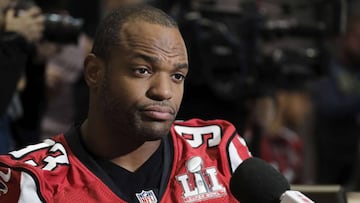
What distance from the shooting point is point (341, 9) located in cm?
365

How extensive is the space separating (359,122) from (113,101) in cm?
279

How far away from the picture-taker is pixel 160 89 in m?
2.04

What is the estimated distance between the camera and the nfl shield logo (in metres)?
2.10

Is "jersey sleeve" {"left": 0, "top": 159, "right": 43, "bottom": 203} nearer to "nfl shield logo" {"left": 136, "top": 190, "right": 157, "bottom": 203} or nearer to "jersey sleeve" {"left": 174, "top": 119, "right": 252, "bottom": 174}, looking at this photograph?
"nfl shield logo" {"left": 136, "top": 190, "right": 157, "bottom": 203}

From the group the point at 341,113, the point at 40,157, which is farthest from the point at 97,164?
the point at 341,113

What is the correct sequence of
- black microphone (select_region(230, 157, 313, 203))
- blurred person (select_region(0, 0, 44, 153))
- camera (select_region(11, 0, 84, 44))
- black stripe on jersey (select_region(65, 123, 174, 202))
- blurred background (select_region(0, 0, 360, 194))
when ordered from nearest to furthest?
black microphone (select_region(230, 157, 313, 203)) → black stripe on jersey (select_region(65, 123, 174, 202)) → blurred person (select_region(0, 0, 44, 153)) → camera (select_region(11, 0, 84, 44)) → blurred background (select_region(0, 0, 360, 194))

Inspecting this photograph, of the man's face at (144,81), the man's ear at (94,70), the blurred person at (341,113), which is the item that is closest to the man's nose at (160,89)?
the man's face at (144,81)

**Goal of the exercise**
Update the part of the records that opens with the line containing "Inspecting this photograph, of" and runs through the end of the records, changing "blurred person" to "blurred figure" and leaving everything else as it stands.

**Response**
Inspecting this photograph, of the man's face at (144,81), the man's ear at (94,70), the blurred figure at (341,113), which is the item that is closest to the man's nose at (160,89)?
the man's face at (144,81)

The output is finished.